One of the few who got away?" "Be serious! You know, he
was in a steady relationship and all that, and I coped admirably with the humiliation.
He went to South America and then suddenly - there he is, back on my doorstep
- every evening!" "Changed his mind?" "Well
- obviously - but he took his time, I mean I just spent two weeks eating like
the queen and him dropping me off home every night - and driving away." "And
then?" She smiled out of the window and I began to feel
sick again. "And then we did it," she said, staring at
the flowers. "It was just the most perfect evening and it ended, well ... perfectly."
She smiled. "The next day I was grinning all over my face like the cat that got
the cream and I was so happy, Sam. Everyone kept asking me what had happened.
And you know, Marcus phoned me from work and said he'd been smiling all day too
- and everyone was asking him what had happened. It was like the world changed
- off we went to our little jobs but it was all different - we were both different
- do you understand?" I sighed. "Do
you mean you're in love?" Caro raised her eyebrows, like
the idea had never occurred to her. "In love?" "Well
- what's happening?" So she told me again what had happened.
How he had taken her to his favourite restaurant and fed her huge mussels full
of quivering meat, all the time looking into her eyes. He never stopped looking
into her eyes, she said, all night long. I hated him already.
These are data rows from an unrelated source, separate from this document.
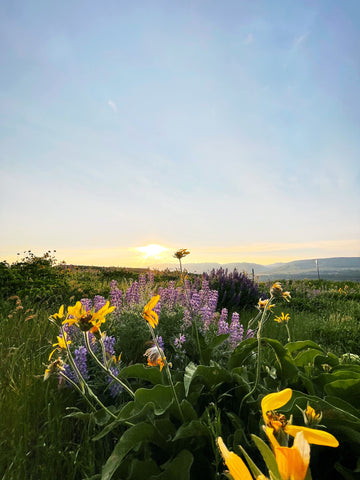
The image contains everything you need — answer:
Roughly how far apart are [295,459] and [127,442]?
114 centimetres

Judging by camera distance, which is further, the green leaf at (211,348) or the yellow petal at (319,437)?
the green leaf at (211,348)

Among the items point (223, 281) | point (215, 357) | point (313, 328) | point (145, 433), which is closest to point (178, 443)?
point (145, 433)

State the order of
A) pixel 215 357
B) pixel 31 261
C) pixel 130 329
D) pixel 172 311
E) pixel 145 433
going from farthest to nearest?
pixel 31 261 → pixel 172 311 → pixel 130 329 → pixel 215 357 → pixel 145 433

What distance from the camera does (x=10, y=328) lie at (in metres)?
4.37

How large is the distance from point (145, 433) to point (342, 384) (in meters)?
0.91

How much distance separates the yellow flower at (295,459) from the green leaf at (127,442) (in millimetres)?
1019

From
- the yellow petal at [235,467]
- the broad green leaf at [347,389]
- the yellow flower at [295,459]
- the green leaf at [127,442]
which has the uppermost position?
the yellow flower at [295,459]

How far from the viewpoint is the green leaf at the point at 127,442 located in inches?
52.7

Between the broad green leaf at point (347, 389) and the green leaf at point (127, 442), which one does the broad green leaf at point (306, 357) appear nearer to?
the broad green leaf at point (347, 389)

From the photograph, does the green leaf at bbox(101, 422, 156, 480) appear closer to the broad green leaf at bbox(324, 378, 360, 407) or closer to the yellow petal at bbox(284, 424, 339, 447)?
the broad green leaf at bbox(324, 378, 360, 407)

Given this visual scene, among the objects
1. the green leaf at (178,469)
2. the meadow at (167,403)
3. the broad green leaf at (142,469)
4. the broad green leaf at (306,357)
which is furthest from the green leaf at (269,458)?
the broad green leaf at (306,357)

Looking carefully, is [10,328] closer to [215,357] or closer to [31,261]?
[215,357]

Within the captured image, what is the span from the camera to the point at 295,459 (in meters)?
0.50

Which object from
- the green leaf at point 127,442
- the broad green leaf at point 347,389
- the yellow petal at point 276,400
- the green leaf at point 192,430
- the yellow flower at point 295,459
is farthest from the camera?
the broad green leaf at point 347,389
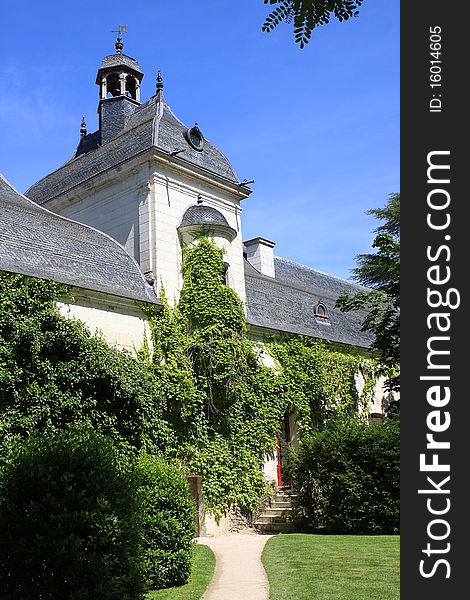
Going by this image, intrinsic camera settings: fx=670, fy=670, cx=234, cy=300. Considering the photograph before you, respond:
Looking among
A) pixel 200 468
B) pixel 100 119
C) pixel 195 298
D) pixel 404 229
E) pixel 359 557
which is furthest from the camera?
pixel 100 119

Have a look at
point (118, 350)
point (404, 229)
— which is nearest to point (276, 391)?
point (118, 350)

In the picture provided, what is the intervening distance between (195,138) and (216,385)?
6.86 m

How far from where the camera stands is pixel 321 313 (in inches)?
851

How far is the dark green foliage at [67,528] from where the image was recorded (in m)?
6.64

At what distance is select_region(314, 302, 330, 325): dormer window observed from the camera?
21.4 meters

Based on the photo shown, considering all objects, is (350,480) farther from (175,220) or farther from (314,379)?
(175,220)

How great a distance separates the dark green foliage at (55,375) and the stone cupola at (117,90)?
790 cm

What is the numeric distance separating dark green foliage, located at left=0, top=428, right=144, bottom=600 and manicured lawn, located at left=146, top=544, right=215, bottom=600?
138cm

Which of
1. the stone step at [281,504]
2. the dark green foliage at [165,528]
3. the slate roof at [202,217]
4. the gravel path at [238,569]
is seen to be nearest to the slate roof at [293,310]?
the slate roof at [202,217]

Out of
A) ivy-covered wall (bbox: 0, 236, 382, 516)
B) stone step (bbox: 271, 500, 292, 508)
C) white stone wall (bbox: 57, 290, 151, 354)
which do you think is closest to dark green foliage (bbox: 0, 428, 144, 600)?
ivy-covered wall (bbox: 0, 236, 382, 516)

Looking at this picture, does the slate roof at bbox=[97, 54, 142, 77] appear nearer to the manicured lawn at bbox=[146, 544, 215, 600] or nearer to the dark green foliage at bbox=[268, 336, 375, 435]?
the dark green foliage at bbox=[268, 336, 375, 435]

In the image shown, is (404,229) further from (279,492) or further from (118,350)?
(279,492)

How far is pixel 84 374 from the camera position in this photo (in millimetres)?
12562

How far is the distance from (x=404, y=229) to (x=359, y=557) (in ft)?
29.8
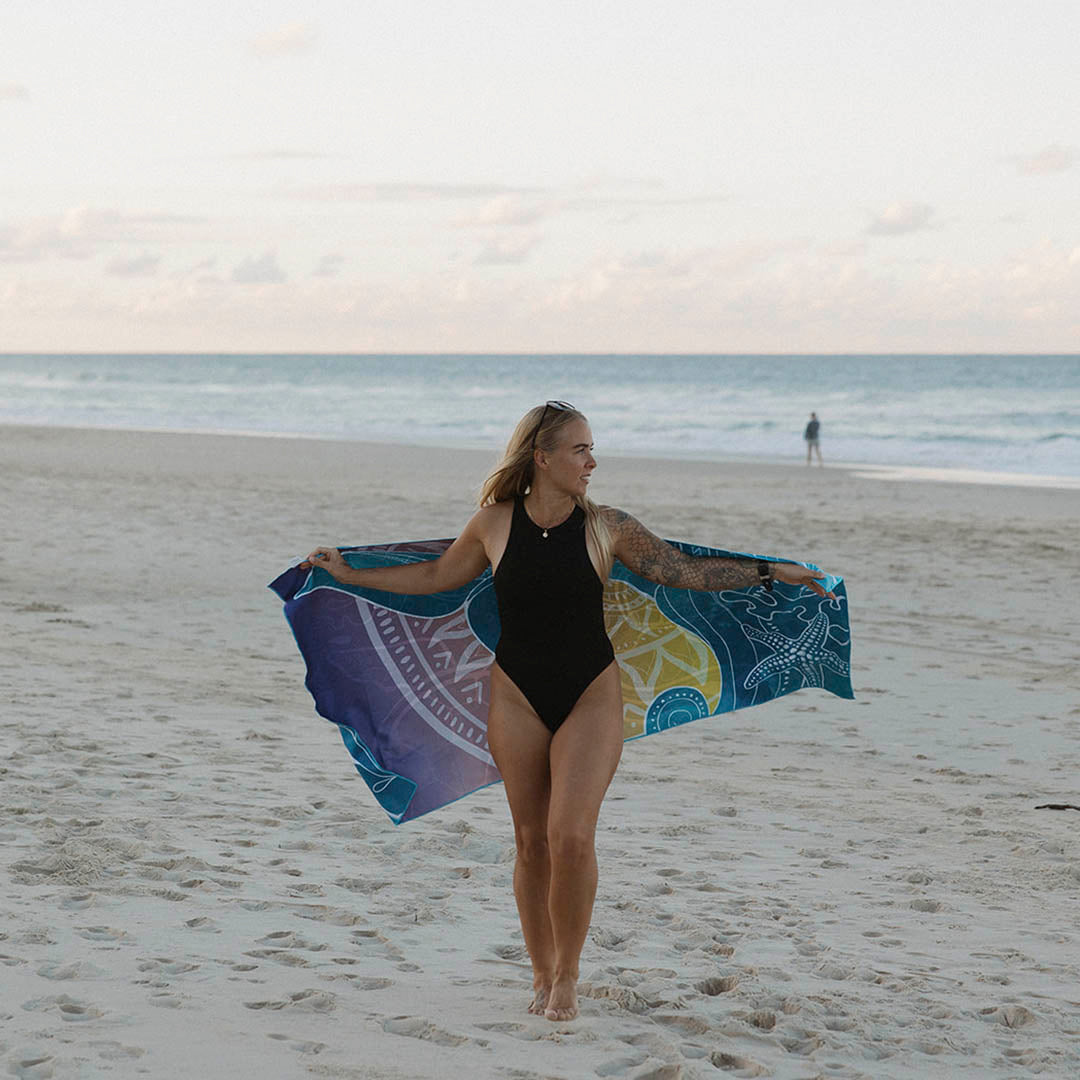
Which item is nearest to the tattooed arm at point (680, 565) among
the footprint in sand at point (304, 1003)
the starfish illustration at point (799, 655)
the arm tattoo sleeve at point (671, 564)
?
the arm tattoo sleeve at point (671, 564)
I hated him for his big brown eyes and his wit and his flash car and his beautiful
body which Caro had said nearly made her cry. But I wanted desperately to meet
him, to prove to myself that he was worthless and could never, for all of this,
make Caro happy. "So," I said. "When are we going to make
up a foursome? What about bringing Marcus for dinner next week - it's about time
you met Annie, too." She looked at me strangely, as if
she didn't quite understand. But it was me who wasn't understanding. "Oh
no, Sam. No - that's it really. I shan't see Marcus again." "But
- the way you were talking - I thought ..." "Yes," she
said. "Yes, we could draw it out, I suppose. But why spoil it? I don't ever want
to lose that perfection, Sam. I don't ever want to see him flossing his teeth."
"So?" "So that's it," she said
smiling. "This way I guess I'll love him forever." I couldn't
really talk much more about love that evening. We just gossiped and ate dinner
and I hid my hopeless feelings until I was safely in the car. Driving home I was
glad I hadn't told Caro what I thought. I had always tried to change her, to make
her live like everyone else, and I think it was only on that journey home that
I realised she never would. In a way it would have been easier for me if she had
stayed with Marcus. I wanted her tied up. I wanted someone to stop her chasing
the dream, because then I could stop believing that the dream might be me. Annie
was getting ready for bed when I got in and she hugged me hard through her pyjamas.
Her face was shiny and she smelled very familiar, comfortable, of soap and the
TCP ointment she had rubbed on a spot on her chin. I was thinking about love as
I followed her into the bathroom and stood watching as she brushed her teeth.